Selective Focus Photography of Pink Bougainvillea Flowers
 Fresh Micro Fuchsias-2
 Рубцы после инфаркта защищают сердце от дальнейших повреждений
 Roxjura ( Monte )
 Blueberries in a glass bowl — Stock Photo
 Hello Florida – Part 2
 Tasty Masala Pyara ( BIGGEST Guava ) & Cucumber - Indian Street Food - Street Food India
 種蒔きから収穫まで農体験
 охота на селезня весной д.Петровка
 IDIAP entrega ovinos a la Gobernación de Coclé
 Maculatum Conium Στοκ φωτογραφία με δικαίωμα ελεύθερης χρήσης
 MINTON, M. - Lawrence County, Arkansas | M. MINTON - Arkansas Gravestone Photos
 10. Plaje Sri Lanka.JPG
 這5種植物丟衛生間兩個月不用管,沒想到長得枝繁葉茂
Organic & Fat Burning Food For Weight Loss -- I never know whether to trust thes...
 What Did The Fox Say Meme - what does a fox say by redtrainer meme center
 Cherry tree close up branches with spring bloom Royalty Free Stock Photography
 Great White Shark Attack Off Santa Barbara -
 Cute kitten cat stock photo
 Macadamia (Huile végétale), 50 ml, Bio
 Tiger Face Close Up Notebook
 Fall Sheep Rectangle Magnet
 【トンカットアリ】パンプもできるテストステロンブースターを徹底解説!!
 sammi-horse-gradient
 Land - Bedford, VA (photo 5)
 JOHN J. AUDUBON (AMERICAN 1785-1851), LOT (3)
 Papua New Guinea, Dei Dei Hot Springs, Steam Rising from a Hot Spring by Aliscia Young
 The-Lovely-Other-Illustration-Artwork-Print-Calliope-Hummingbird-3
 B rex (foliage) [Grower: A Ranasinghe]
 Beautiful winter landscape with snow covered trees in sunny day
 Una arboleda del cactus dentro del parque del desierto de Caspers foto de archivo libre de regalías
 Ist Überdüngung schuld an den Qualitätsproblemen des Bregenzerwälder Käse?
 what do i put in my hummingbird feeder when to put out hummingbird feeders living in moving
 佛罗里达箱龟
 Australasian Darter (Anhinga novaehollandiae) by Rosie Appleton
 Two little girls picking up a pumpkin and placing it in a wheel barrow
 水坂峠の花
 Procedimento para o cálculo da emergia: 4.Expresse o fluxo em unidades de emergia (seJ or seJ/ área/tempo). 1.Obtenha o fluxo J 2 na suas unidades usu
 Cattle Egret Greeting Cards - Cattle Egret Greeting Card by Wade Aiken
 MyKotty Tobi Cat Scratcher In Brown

-=-=-

## WHAT IS REQUIRED:
Each line of the data that holds "with" should be copied.

## EXERCISE RESPONSE:
 Cherry tree close up branches with spring bloom Royalty Free Stock Photography
 Beautiful winter landscape with snow covered trees in sunny day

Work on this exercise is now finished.